Dodici mesi di guerra, che vuol dire dodici mesi di orrori, tragedie, incredulità e speranze, purtroppo, spezzate. Questo anno di guerra in Medio Oriente è stato solo un crescendo di violenza inaudita, mentre le aspettative di una pace diplomatica, ma anche di tregue risolutrici sono andate scemando.
È dunque trascorso un anno da quell’alba di Reim, quando increduli assistevamo a distanza all’attacco al festival musicale Nova, dove circa 3 mila combattenti di Hassan hanno fatto incursione ad Israele, nel confine con la striscia di Gaza, e hanno dato inizio ad un massacro che solo quel giorno ha portato alla morte di circa 1.200 uomini e donne, anziani e bambini, ma che dopo un anno sono diventati più di 42.000 morti accertati. C’è una differenza notevole in termini di vittime tra Israeliani e Palestinesi, ma non la faremo perché si tratta sempre di individui di tutte le età che sono morti indistintamente a causa di una guerra crudele. Un morto israeliano non vale più di uno palestinese e viceversa, un uomo morto sotto l’insensatezza di una guerra è sempre una crepa irreparabile nel già instabile regno dell’umanità che, non possiamo che constatare, ormai sembra essere giunta al tramonto.
“Occorre una definitiva soluzione negoziata tra Israele e Palestina che, con il concorso della comunità internazionale, preveda la creazione di due Stati sovrani e indipendenti. Ciò è indispensabile per garantire pace e sicurezza durevoli ai due popoli e all’intera regione, e per evitare che l’ostilità, l’avversione e il risentimento accumulatisi in questi mesi producano in tutto il Medio Oriente nuove e sempre più drammatiche esplosioni di violenza. È una responsabilità che, se compete, in primo luogo, a israeliani e palestinesi, deve vedere attivi tutti i popoli amanti della pace, affinché l’orrore del passato non si ripeta”. Sono le parole di Sergio Mattarella nel suo ricordo della strage del 7 ottobre. Il bisogno di pace deve essere condiviso e ricercato da tutti, sia in Medio Oriente, dove giornalmente vivono gli orrori della guerra, che in tutto il resto del mondo dove gridano a gran voce la pace ma – come si può vedere dagli scontri durante la manifestazione pro Palestina di sabato scorso a Roma – ogni iniziativa che inneggia alla fine della guerra diventa il pretesto per violenza e risse.
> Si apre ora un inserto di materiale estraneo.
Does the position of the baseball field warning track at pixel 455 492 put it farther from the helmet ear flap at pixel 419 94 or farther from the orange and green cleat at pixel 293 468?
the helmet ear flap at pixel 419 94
Oggi si commemora, ma ci chiediamo se è già tempo della commemorazione. Solitamente la commemorazione giunge al termine dell’azione che ha generato ciò che si vuole celebrare, ma dal 7 ottobre in poi non c’è giorno in Medio Oriente che non dovrebbe essere commemorato, perché dall’attacco al rave di Reim è stato un susseguirsi di attacchi all’umanità. Se si vuole commemorare le vittime di questa guerra, bisogna prima fare la pace.